Se os especialistas dizem que nosso cérebro suspende determinadas lembranças para que não fique sobrecarregado e possa funcionar melhor, também é verdade que esse mecanismo, quando transplantado ao plano coletivo, pode levar a esquecimentos funestos, e basta, aqui, evocar o genocídio armênio. Dele, ninguém mais fala, a não ser nos livros de História e nalgumas páginas da internet, as quais devem ser procuradas com lupa e paciência. No plano cultural, e, assunto que nos interessa, no plano literário, nossa desmemória cíclica assume um tamanho alarmante e francamente deletério.

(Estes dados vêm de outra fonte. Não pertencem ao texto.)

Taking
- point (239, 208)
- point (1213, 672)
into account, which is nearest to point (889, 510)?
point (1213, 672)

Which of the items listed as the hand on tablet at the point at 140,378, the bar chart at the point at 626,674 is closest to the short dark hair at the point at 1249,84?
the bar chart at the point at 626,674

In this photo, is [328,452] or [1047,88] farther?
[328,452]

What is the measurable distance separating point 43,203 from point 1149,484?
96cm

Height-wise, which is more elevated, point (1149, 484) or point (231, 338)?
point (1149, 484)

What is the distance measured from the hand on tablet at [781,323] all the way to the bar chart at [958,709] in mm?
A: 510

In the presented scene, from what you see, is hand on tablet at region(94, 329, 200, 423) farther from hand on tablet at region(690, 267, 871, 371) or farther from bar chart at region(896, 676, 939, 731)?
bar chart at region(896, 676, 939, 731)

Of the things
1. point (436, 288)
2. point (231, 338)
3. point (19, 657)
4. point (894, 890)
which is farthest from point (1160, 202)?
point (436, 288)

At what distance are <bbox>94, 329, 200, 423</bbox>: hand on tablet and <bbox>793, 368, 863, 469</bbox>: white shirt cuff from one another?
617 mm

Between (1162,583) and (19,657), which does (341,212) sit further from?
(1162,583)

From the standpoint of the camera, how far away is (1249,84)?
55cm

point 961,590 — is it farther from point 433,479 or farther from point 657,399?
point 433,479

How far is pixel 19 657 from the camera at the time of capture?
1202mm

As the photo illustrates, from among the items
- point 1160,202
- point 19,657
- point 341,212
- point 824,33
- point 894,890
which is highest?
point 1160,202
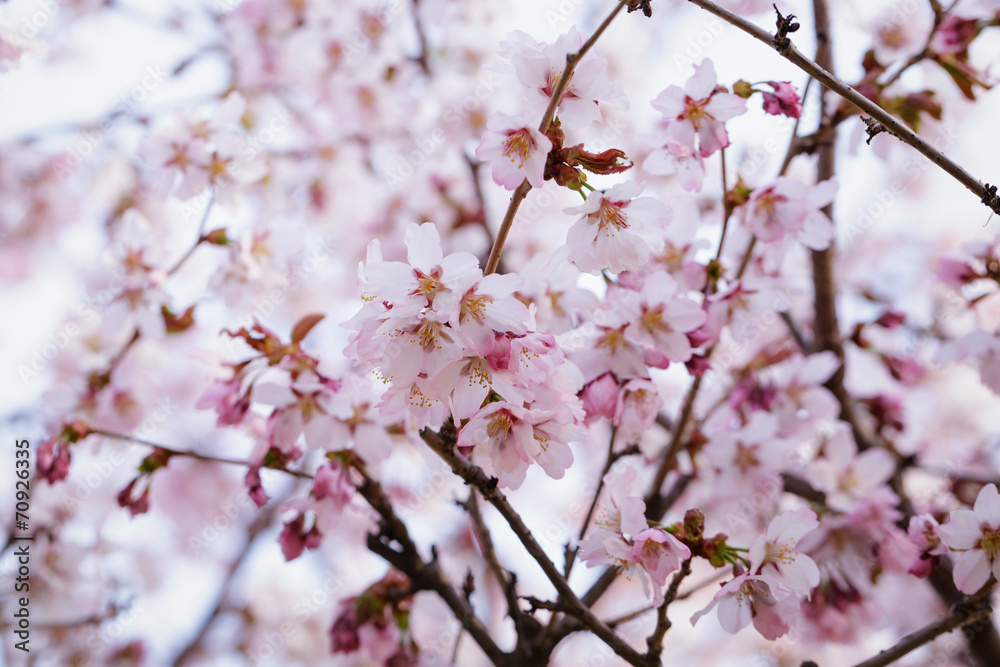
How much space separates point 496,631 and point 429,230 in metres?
4.02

Digo deletério porque são obras e autores que poderiam ser lidos em escolas e universidades, com efetivo ganho intelectual e emocional de alunos e professores, que depois expandiriam extramuros essa experiência de conhecimento e prazer estético.

Vítima de injustificado apagamento estão os livros do mineiro Autran Dourado (1926-2012). Durante seu período mais fértil, que abrange as décadas de 60, 70 e 80 do século anterior, sucederam-se importantes romances e livros de contos, que logo impressionam pela conotatividade de seus títulos, tais como: A barca dos homens, Uma vida em segredo, Ópera dos mortos, O risco do bordado, Os sinos da agonia. Sobre este último romance, publicado 1974, é que desejo dizer alguma coisa a seguir. Não são títulos apenas encantatórios, mas metáforas de enredos escritos numa linguagem densa e tensa, em que prepondera a indagação sobre os destinos humanos — tarefa natural de qualquer literatura que mereça o nome —; mas inserindo-a num quadro histórico e sociológico, o que significa: são tratados sobre a alma captada no ato, por vezes desesperado, de estabelecer pontes com o outro.

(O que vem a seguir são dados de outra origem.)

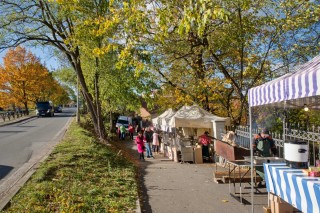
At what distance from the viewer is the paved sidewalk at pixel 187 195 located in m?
7.36

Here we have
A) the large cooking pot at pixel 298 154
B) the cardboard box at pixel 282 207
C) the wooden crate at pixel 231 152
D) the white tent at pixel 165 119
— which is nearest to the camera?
the large cooking pot at pixel 298 154

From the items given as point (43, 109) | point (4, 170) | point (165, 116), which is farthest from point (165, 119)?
point (43, 109)

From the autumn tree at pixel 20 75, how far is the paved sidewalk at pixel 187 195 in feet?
146

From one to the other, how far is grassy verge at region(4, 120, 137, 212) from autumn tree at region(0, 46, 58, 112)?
43.0 metres

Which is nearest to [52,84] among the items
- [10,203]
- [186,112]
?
[186,112]

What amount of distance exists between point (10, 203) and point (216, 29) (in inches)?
461

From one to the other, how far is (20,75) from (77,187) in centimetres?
4727

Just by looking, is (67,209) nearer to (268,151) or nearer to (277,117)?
(268,151)

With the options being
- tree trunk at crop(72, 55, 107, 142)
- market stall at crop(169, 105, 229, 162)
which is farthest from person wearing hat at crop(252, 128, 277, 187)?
tree trunk at crop(72, 55, 107, 142)

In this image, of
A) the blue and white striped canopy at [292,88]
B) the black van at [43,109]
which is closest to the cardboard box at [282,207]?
the blue and white striped canopy at [292,88]

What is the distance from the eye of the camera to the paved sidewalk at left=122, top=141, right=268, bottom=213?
736 cm

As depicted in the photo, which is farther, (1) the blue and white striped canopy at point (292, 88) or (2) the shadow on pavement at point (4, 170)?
(2) the shadow on pavement at point (4, 170)

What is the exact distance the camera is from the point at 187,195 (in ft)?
27.9

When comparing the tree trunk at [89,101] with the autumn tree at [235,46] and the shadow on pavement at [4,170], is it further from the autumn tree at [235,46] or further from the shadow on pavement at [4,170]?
the shadow on pavement at [4,170]
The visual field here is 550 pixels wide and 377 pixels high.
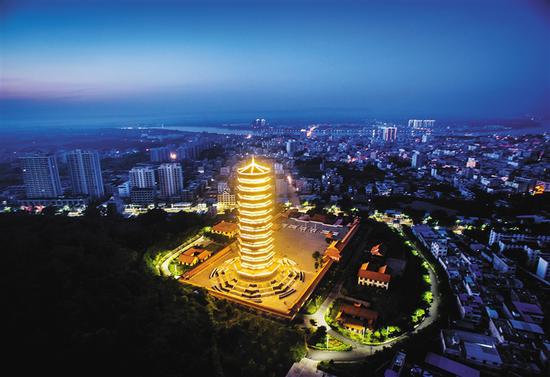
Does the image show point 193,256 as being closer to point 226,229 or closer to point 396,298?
point 226,229

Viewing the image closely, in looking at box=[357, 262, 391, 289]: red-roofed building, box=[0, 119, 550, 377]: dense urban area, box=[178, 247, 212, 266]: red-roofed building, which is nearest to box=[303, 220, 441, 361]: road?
box=[0, 119, 550, 377]: dense urban area

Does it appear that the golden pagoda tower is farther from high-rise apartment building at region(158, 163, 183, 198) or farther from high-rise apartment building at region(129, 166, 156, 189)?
high-rise apartment building at region(129, 166, 156, 189)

Autran Dourado, por tudo isso, foi famoso em vida. Sua obra era estudada, sucediam-se as teses e dissertações de que era objeto, seus livros eram traduzidos e viam sucessivas tiragens. Conheci-o. Como jovem escritor, tive uma longa conversa com ele, em sua casa. Esse fato não tem qualquer relevância para ninguém, a não ser para mim mesmo — aprendi muito com ele nesse encontro —, mas naquele dia foi possível perceber, ao vivo, o quanto ele se interessava pela escrita criativa, numa época em que ninguém se importava com isso e considerava que a competência literária era um dom misterioso de iluminados, uma coisa que jamais poderia ser aprendida. Ele era autor de uma obra seminal no gênero, chamada Uma poética de romance, de 1973. Durante as quatro horas que com ele passei, vi-o falar, de maneira deslumbrada, sobre a feitura de seus romances, e não se negava a responder as 17 perguntas do neófito que foi ao Rio apenas para conhecê-lo e importuná-lo com questões que iam desde o uso dos verbos dicendi até a consistência das personagens coadjuvantes. Ele foi impecável como professor ad hoc. E me deu um bônus, referente à estrutura de seus romances e de como tinha muito gosto em fazer experiências narrativas que implicavam jogar capítulos para lá e para cá, e isso numa época anterior aos processadores de texto, em que tudo funcionava à base de recorta-e-cola com tesoura escolar e cola de tubinho. O pagamento foi um quilo de passas de pêssegos de Pelotas, que ele me disse adorar. Reencontrei-o depois, ele já bastante combalido pela doença e, mesmo assim, perfeitamente lembrado daquela personalizada oficina-relâmpago.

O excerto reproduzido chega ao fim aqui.